Mesothelioma Life Expectancy Factors

Life expectancy for pleural mesothelioma is a common method for establishing prognosis. Survival rate expectations are formed by looking at the life expectancy and prognoses of previous patients. Because outcomes can vary, there is no way of predicting with complete accuracy the life expectancy of a given patient.

Life Expectancy Factors Update

Factors such as a patient’s age at diagnosis, habits, and response to treatment can impact their path. Survival times will be more promising for patients with earlier stages of mesothelioma when the cancer hasn’t yet spread to other parts of the body. However, the numbers can help your doctor form an educated assessment and allow you to prepare accordingly.


This information was presented by the American Cancer Society, citing an international study in which data from 1995 to 2009 was used. The study observed patients with pleural mesothelioma who received surgical treatment. Newer studies have also shown higher survival rates.

Stage of MesotheliomaMedian Survival Time
121 Months
219 Months
316 Months
41 Year

Improving Life Expectancy

You can take steps to improve the chances of surviving longer than your prognosis predicts. You can also try to reduce symptoms, increase your comfort and quality of life and prevent your prognosis from taking over every aspect of your day-to-day life.

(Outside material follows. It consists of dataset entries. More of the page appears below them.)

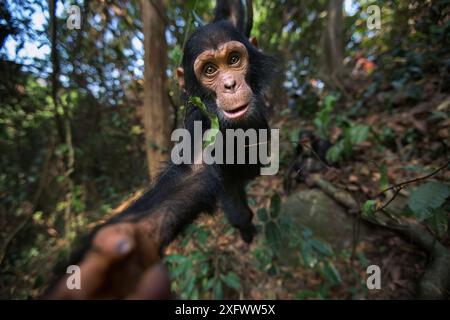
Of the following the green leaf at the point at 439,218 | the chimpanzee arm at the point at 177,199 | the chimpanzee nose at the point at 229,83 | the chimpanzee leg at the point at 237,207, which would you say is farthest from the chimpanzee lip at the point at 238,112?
the green leaf at the point at 439,218

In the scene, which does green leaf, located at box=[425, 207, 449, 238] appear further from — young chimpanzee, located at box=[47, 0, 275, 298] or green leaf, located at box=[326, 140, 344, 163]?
green leaf, located at box=[326, 140, 344, 163]

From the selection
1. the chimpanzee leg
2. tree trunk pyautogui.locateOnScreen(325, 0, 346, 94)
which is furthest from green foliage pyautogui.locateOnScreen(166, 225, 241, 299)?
tree trunk pyautogui.locateOnScreen(325, 0, 346, 94)

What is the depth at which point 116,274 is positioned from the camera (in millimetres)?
922

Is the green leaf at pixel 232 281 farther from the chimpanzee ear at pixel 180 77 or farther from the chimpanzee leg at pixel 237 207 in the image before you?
the chimpanzee ear at pixel 180 77

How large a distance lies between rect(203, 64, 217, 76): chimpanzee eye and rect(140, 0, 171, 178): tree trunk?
829 millimetres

Some positive improvements you can make include:

Maintain a Healthy Diet

Continue or start eating a wholesome, nutritious diet. You can work with your doctor to create a specific nutrition plan or simply make adjustments to your diet to ensure you’re getting the nutrients you need. Eating the right food can improve your energy levels, help you avoid fatigue and maintain strength and immunity.

Quit Smoking

Smoking can limit your treatment options and decrease life expectancy. Smokers often receive a poorer prognosis than non-smokers, and it’s never too late to see improvements from quitting. Smoking will weaken lung tissue, cause respiratory issues and lead to mucus buildup. It can also put you at greater risk for a variety of other health complications.

Get Plenty of Rest

Make sure you are well rested. Getting enough sleep will help you avoid colds and viruses, keep you energized and help you reap the benefits of exercise and activity.

Get Enough Exercise

While you’ll want to avoid pushing yourself to your limits in exercise, incorporating a healthy amount of activity into your lifestyle will likely help you feel good. Light exercise can help you combat fatigue, help bone density and muscle health and help you sleep. Staying active is also a good way to improve your mood through the release of endorphins, help you de-stress and allow you to sleep better.

Getting a Second Opinion on Your Prognosis

While it’s crucial to have a doctor you trust, it’s important to make sure you get a second opinion when receiving your prognosis. The best way to ensure the highest level of expertise is to consult a specialist in addition to a general oncologist. This way, you can avoid misinformation and feel more confident in your pleural mesothelioma prognosis.